Wolf,
Things to check Holding current of Thyristor and saturation voltage typically 1.2 -1.4V.
So Vsupply - Vf Led - Vsat 1.4 then calculate the R value i.e. 6 - 3 - 1.4= 1.6/0.02 = 80R
If holding current is 20mA of less.
This does not allow for the Vsat of your PNP i.e. 0.6V and with a darlington this could be 1.4V so very quickly we are running out of voltage headroom.

Best Col

For the PNP use a logic level PMOS

 

Anyway..... even though the SCR test latch went fine, when I tried to repeat this process on the other side of my board (after current was powering the AMV and going through the 4017) the LED did stay lit, but just barely..... very dim flickering light. Same result with 150ohm or 1k at the anode of the LED, while 1k and 10k at the SCR gate.

I can hardly read the values of C1 and C2 of the astable oscillator. If the value is 0.1uF (104), then the frequency is about 79 Hz and it would be too fast for your clock to step the 4017. May be that's why your LED are dimly lite and flickering.

__Stated exercise A__
List every resistor value that the forum thread above mentions, each only once, in the form it is written.
__Stated exercise B__
Please say whether each statement agrees with the forum thread above, answering yes or no and quoting the words that decide it: (i) The thread gives a typical thyristor saturation voltage of 1.2 to 1.4 V. (ii) The thread advises using a logic level NMOS for the PNP. (iii) With a 0.1uF capacitor, the thread puts the oscillator frequency at about 79 Hz.

Spatial relations data:
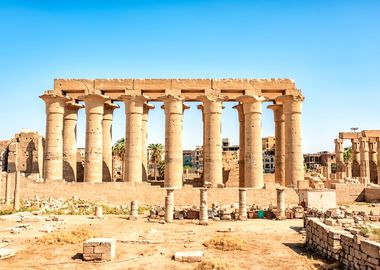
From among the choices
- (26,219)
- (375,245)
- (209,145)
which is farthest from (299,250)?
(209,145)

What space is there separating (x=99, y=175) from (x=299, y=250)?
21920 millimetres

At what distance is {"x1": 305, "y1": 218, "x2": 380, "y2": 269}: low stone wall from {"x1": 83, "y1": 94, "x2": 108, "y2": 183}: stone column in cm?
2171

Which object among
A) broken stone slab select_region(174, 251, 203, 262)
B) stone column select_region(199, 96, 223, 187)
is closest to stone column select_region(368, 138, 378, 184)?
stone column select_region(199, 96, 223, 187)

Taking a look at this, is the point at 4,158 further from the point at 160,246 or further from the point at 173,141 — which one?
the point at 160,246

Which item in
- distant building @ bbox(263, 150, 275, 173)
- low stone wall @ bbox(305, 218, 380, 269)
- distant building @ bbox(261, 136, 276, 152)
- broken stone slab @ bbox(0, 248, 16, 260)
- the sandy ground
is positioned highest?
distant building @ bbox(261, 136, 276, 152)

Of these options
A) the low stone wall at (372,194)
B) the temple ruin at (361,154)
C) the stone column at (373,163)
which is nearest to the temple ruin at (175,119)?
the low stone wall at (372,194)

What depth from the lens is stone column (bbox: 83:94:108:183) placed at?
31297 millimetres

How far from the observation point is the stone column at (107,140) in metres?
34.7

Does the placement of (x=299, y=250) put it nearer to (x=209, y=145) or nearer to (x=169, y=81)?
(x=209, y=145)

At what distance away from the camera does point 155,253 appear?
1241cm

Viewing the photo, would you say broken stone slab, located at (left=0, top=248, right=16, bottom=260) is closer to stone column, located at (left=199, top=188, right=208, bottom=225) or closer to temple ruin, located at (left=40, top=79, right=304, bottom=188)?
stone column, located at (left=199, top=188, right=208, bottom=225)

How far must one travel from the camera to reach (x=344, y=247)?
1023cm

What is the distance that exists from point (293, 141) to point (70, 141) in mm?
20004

__Full answer A__
80R, 150ohm, 1k, 10k

__Full answer B__
(i) Yes: "Holding current of Thyristor and saturation voltage typically 1.2 -1.4V."
(ii) No: "For the PNP use a logic level PMOS"
(iii) Yes: "If the value is 0.1uF (104), then the frequency is about 79 Hz"